Another huge problem imho is the invasion of the commies recently… I mean, the Communist Parties and the Labor’s Party are clearly communist (duh!) and they (along with their coalition) have the power to decide even a change in constitution (at least that’s what my teacher said) due their massive representation (Senate and Chamber).

That’s a big problem because the big investors are no idiots and you can be damn sure they are aware of that, and no sane investor is going to put 2 cents in a country going the communist way :P.

My regards to the commies in Brazil :D.

PS: I’m not American

Anyone in the UAE (specifically Abu Dhabi) would be interested in a Unity User Group? We already have 20~ish aspiring developers in our college game development club, it would be nice if we could find more people interested in Unity around here.

This is good idea. As it becomes easier to use Unity and more assets are available I can see Unity & pick your favorite school subject being a popular premise to make different Unity applications for school clubs and classes at a local level.

This is a great introduction on how to form a local developer group. I recently started a game dev group in my town, but I had not thought about adding it to the Unity User Group lists. We hold our meeting the first Saturday of every month to make scheduling easier on everyone. We meet for four hours, with a 30 – 45 minute presentation starting about an hour into the meeting. The rest of the time is for socializing, catching up, networking, etc…. And after the presentation we open it up to people to show off what they have been working on.

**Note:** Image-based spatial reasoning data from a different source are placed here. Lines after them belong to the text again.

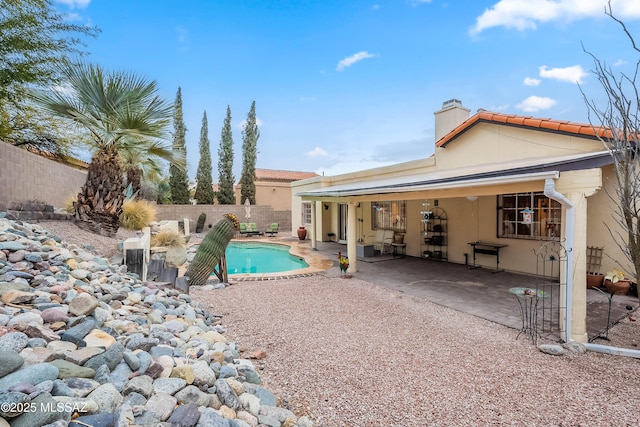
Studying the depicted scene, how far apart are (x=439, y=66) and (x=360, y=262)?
31.4 ft

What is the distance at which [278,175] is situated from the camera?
1270 inches

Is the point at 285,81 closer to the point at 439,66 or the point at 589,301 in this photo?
the point at 439,66

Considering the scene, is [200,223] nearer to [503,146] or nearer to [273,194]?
[273,194]

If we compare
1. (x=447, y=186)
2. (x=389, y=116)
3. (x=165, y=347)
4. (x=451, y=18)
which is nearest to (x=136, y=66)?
(x=165, y=347)

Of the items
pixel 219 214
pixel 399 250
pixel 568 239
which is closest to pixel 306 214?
pixel 399 250

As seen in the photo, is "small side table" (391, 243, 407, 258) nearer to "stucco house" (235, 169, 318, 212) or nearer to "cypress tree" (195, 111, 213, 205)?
"stucco house" (235, 169, 318, 212)

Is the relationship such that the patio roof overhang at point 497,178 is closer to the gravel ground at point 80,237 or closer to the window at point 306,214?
the gravel ground at point 80,237

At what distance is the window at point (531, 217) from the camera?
8.79 m

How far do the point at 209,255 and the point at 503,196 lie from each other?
944 cm

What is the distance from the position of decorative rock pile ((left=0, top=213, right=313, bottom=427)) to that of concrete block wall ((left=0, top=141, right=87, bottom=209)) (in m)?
3.77

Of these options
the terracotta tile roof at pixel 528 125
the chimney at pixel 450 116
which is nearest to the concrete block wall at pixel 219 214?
the chimney at pixel 450 116

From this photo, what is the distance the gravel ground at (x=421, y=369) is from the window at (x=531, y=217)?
142 inches

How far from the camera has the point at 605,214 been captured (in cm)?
761

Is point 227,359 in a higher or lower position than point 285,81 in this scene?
lower
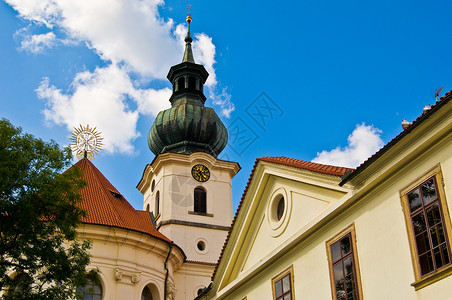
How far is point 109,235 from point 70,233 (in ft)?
37.6

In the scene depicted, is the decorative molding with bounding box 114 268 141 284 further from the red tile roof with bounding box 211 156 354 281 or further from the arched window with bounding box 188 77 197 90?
the arched window with bounding box 188 77 197 90

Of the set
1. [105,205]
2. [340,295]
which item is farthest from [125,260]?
[340,295]

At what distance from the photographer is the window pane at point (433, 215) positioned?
9367mm

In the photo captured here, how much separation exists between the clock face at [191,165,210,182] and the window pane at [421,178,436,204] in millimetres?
24608

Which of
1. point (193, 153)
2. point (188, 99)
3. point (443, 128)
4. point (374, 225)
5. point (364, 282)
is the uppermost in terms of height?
point (188, 99)

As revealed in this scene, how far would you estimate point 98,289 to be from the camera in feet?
78.5

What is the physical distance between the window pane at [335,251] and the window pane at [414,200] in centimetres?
238

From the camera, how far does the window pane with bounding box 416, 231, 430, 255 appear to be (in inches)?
373

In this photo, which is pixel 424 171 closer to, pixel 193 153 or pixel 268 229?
pixel 268 229

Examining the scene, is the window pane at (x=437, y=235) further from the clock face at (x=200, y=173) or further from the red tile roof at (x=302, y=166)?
the clock face at (x=200, y=173)

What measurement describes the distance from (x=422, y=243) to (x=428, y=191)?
855 millimetres

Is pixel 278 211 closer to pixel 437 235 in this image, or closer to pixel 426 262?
pixel 426 262

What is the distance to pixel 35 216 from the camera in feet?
40.9

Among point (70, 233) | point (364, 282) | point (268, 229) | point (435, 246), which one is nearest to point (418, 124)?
point (435, 246)
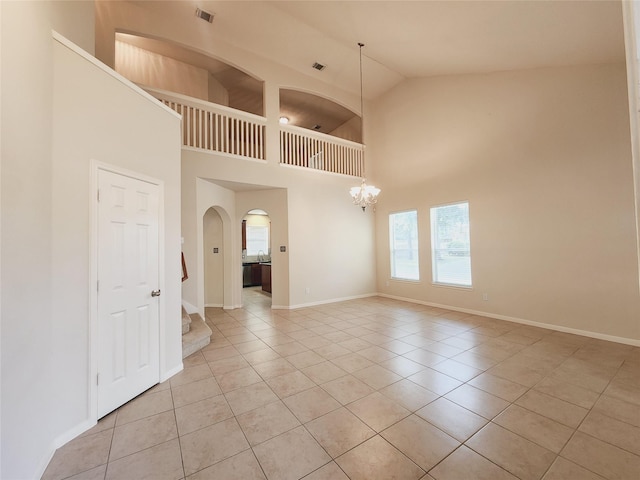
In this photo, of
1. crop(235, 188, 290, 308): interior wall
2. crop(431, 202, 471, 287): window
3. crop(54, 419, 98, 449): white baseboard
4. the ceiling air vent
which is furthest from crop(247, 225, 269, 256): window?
crop(54, 419, 98, 449): white baseboard

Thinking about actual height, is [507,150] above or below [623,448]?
above

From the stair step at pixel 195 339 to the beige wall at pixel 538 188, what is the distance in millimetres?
4669

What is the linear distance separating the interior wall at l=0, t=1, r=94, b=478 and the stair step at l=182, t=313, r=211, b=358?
1.49m

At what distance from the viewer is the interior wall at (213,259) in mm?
6043

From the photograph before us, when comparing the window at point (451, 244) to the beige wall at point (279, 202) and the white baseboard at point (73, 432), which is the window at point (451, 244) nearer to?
the beige wall at point (279, 202)

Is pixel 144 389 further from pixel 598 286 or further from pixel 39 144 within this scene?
pixel 598 286

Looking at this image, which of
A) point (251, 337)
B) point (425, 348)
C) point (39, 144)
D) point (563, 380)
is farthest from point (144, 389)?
point (563, 380)

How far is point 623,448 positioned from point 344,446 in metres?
1.93

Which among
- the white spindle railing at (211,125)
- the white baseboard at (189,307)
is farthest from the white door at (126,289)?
the white spindle railing at (211,125)

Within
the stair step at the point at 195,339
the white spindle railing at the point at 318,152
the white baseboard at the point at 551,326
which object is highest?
the white spindle railing at the point at 318,152

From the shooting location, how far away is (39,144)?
1.74 metres

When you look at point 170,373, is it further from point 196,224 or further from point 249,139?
point 249,139

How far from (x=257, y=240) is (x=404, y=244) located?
556 cm

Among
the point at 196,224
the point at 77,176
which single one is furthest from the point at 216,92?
the point at 77,176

We average about 10-15 devs every meeting, which is great considering we are located in a small town in the Midwest of the US, about four hours away from anything you could even consider a small “hub” of the industry. I also agree with the idea of using Meetup, we started using it with our 2nd meeting and it has worked great. is our Meetup page, hopefully it can be an example of what can be done (although ours is still pretty bare bones right now).

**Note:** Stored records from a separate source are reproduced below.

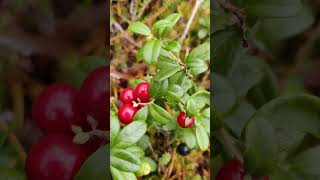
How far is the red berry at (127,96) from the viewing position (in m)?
1.35

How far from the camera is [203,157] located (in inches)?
56.3

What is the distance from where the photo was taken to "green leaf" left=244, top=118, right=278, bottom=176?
4.31 ft

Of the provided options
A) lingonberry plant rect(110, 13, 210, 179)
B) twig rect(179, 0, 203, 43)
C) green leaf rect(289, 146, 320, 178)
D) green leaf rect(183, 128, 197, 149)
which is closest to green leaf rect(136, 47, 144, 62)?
lingonberry plant rect(110, 13, 210, 179)

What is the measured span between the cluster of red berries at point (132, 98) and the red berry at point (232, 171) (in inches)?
10.7

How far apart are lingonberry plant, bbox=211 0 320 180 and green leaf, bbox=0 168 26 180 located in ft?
1.58

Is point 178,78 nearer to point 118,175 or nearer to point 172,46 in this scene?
point 172,46

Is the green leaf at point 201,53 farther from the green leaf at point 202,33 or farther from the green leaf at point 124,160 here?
the green leaf at point 124,160

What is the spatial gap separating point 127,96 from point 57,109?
0.18 meters

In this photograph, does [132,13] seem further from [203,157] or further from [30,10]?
[203,157]

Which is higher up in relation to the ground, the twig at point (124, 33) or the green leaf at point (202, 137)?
the twig at point (124, 33)

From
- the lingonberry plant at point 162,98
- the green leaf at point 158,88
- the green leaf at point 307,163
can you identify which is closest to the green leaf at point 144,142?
the lingonberry plant at point 162,98

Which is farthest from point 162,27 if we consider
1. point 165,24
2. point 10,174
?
point 10,174

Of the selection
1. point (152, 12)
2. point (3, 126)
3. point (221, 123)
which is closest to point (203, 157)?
point (221, 123)

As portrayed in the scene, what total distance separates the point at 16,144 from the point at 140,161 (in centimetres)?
28
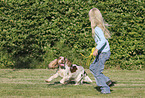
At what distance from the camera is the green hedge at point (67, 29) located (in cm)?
962

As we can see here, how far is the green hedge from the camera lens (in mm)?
9617

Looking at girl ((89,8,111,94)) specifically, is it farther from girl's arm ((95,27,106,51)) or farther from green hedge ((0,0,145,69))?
green hedge ((0,0,145,69))

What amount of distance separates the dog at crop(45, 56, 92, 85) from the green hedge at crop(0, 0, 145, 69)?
10.8 ft

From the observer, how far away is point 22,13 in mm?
9711

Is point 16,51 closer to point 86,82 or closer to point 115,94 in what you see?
point 86,82

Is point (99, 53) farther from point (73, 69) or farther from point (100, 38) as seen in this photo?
point (73, 69)

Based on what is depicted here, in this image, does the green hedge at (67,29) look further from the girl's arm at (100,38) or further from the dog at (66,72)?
the girl's arm at (100,38)

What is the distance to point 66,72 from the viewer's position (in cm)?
629

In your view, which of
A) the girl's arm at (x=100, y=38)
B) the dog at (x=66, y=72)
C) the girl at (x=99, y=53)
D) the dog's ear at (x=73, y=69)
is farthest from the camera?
the dog's ear at (x=73, y=69)

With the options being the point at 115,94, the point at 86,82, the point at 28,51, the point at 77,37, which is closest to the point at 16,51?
the point at 28,51

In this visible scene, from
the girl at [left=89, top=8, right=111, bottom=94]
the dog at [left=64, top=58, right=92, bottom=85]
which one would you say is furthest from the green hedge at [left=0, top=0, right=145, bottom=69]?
the girl at [left=89, top=8, right=111, bottom=94]

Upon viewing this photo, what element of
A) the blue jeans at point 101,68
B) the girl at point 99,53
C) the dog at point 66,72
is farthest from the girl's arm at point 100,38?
the dog at point 66,72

Good luck to everyone wanting to start their own group!

Hey everyone, i’m just starting to use unity, but I have so many ideas. It seems like they aren’t possible with my lack of knowledge atm. I’m curious to know if anyone lives in the Kansas area that would be willing to work with me and help me make some games I had in mind. I’ve brought these ideas to many people and they all say they would love to play the game I have in mind. It’s not the common MMORPG, these are redesigned games that I think could bring new life to the gaming community. If anyone is interested please message me, that would be greatly appreciated. Thanks!

Looks quite interesting. What if you want to form a group based not on area, but on specific topic you working, i.e. RTS, RPG games. This could make discussion of more specific questions, i.e. lessons how pathfinding works, what can be done to optimise existing solution, or just simply to discuss what we are busy with…

I got also interested in a topic-based groups, which could have meet-up in certain area, with possibility to extend group through online conversation (i.e. Skype webinars, discussions) to keep topic based questions in the front…

Is that kind of groups popular to use?

I don’t come across focus groups that only discuss rts / rpg etc type games only. They don’t seem popular at all.

One reason why Unity user groups are so successful is just the diversity of content, not everyone is presenting the same game and all share their successes and tips’n’tricks. You can really learn a lot at these events and meet some awesome people.

Sounds like an idea that could work for a one off theme to an event, perhaps linking it to a game jam with a similar theme prior to the event? That way there will be plenty to discuss and game jam post-mortems are always a great way to share solutions and approaches to a specific problem.